Scene-based spatial questions:
----------

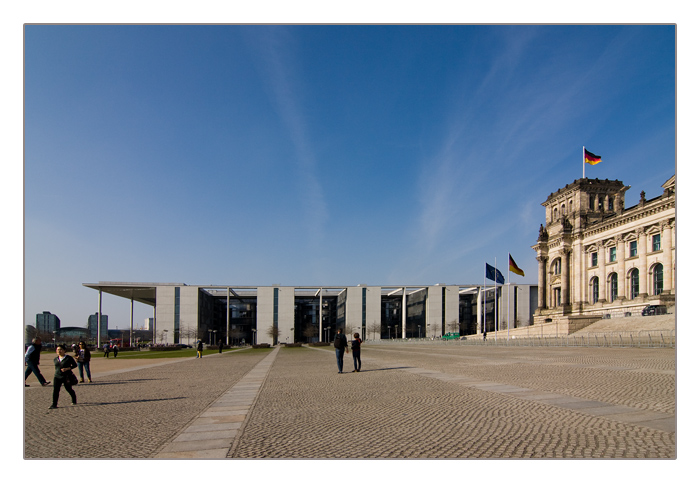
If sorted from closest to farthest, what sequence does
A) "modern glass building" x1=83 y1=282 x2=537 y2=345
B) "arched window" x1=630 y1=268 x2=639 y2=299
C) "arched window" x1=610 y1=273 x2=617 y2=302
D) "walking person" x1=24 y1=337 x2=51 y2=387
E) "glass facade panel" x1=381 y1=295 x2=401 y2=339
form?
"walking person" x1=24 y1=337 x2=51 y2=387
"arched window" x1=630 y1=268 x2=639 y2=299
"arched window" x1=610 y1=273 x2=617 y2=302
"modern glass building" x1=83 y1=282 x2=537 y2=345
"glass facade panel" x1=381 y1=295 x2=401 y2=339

----------

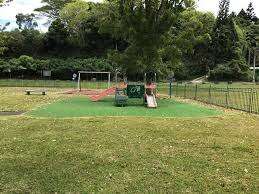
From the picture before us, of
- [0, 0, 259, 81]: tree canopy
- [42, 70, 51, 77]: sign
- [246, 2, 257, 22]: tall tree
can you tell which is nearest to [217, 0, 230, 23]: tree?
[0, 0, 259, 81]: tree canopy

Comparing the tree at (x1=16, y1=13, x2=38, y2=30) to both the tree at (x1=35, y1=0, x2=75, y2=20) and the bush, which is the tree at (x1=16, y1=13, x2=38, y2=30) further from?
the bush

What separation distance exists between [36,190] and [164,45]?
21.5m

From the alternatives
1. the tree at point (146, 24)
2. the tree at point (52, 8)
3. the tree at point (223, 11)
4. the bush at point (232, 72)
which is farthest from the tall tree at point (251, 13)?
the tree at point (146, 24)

----------

■ Task directions
Find each line in the rows that contains the string "panel" and copy those lines.

■ Final result
E) "glass facade panel" x1=381 y1=295 x2=401 y2=339
"glass facade panel" x1=381 y1=295 x2=401 y2=339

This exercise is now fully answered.